Fixed problem with cudnn softmax tests. This fix should be generalized for use…

Fixed problem with cudnn softmax tests. This fix should be generalized for use of the class. Also there are two cases it cannot handle.
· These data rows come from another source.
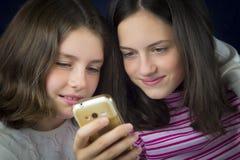 Retrato de dos hermanas lindas que miran el teléfono celular Fotos de archivo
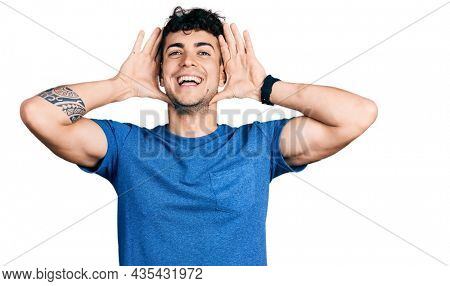 Young hispanic man wearing casual t shirt smiling cheerful playing peek a boo with hands showing face. surprised and exited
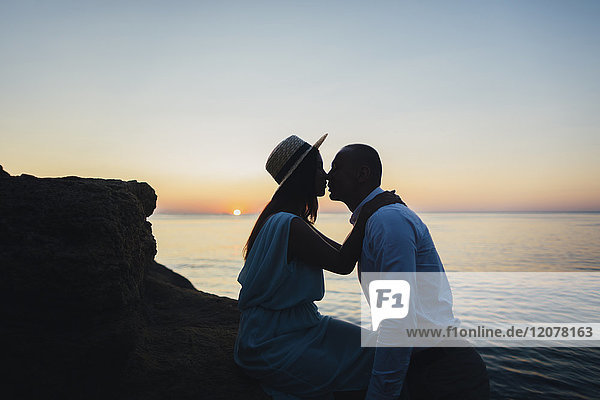 Caucasian couple kissing on rock near ocean at sunset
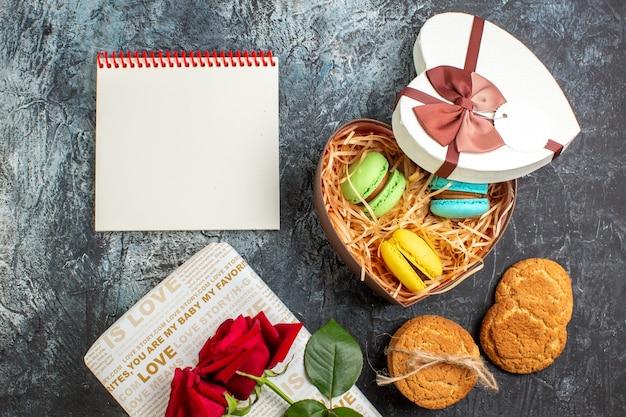 Vista dall'alto di una bellissima confezione regalo a forma di cuore con deliziosi macarons e biscotti, quaderno a spirale con rose rosse su sfondo scuro ghiacciato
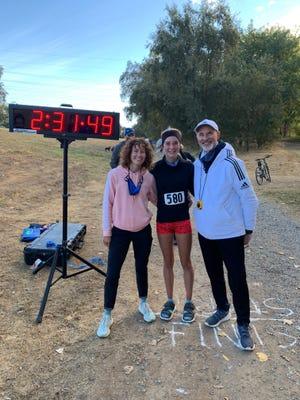 Nevada freshman Tierney Wolfgram, center, broke the Women's American Junior marathon record on Saturday.  Coaches Kirk Elias and Emkay Sullivan are at her sides.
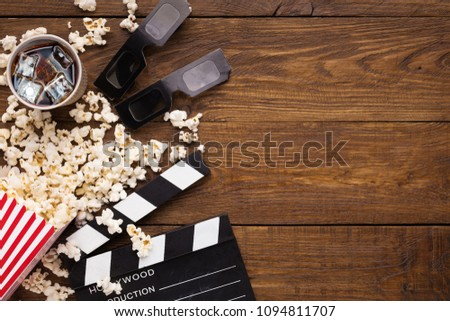 Cinema background, top view. Clapperboard, popcorn, soda and 3D glasses on wooden table, copy space. Movie goers accessories, cinematography concept #1094811707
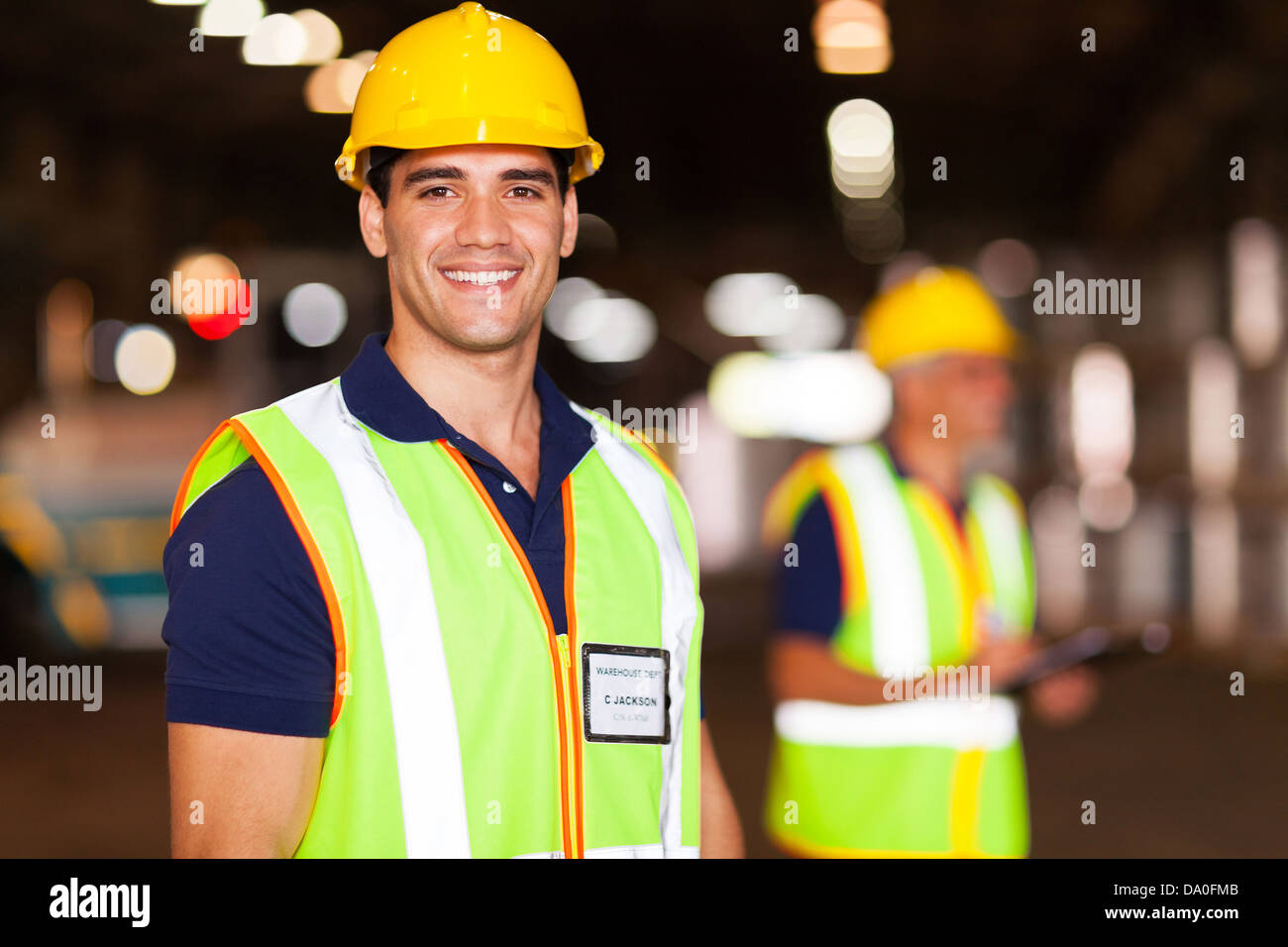 portrait of smiling young warehouse worker indoors - Stock Image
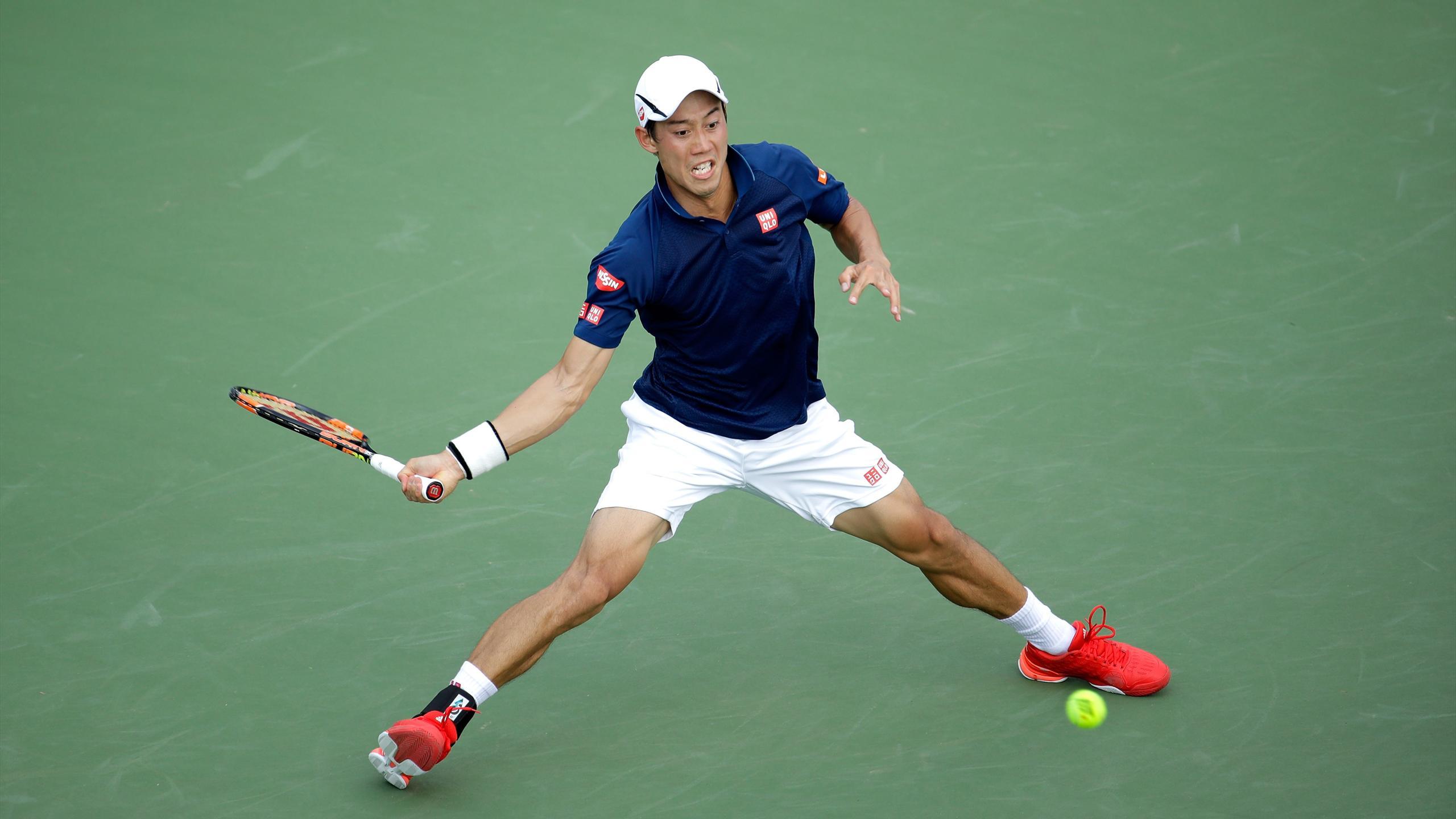 Kei Nishikori hits a return during his third round match against Bernard Tomic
Fixed problem with cudnn softmax tests. This fix should be generalized for use…
b9609e87 · Dustin Webb · 4948b7c8 · b9609e87 · b9609e87
--- a/theano/sandbox/cuda/dnn.py
+++ b/theano/sandbox/cuda/dnn.py
@@ -480,7 +480,7 @@ if(softmax_handle_%(id)d != NULL)
        else:
            tensor_format = 0

-        if self.mode == 'channel':
+        if self.mode == 'instance':
            mode = 1
        else:
            mode = 0
@@ -500,9 +500,9 @@ cudnnSoftmaxAlgorithm_t algo%(id)d = CUDNN_SOFTMAX_ACCURATE;
 if (%(algo)d == 1)
  algo%(id)d = CUDNN_SOFTMAX_FAST;

-cudnnSoftmaxMode_t mode%(id)d = CUDNN_SOFTMAX_MODE_INSTANCE;
+cudnnSoftmaxMode_t mode%(id)d = CUDNN_SOFTMAX_MODE_CHANNEL;
 if (%(mode)d == 1)
-  mode%(id)d = CUDNN_SOFTMAX_MODE_CHANNEL;
+  mode%(id)d = CUDNN_SOFTMAX_MODE_INSTANCE;

 err%(name)s = cudnnSetTensor4dDescriptor(
  softmax_input_%(id)d,

--- a/theano/sandbox/cuda/tests/test_nnet.py
+++ b/theano/sandbox/cuda/tests/test_nnet.py
@@ -223,10 +223,13 @@ def _test_softmax(x, x_gpu, f_z, f_gpu_z, cpu_type, gpu_type, cmp, topo_idx):
    assert isinstance(f_gpu.maker.fgraph.toposort()[topo_idx].op, gpu_type)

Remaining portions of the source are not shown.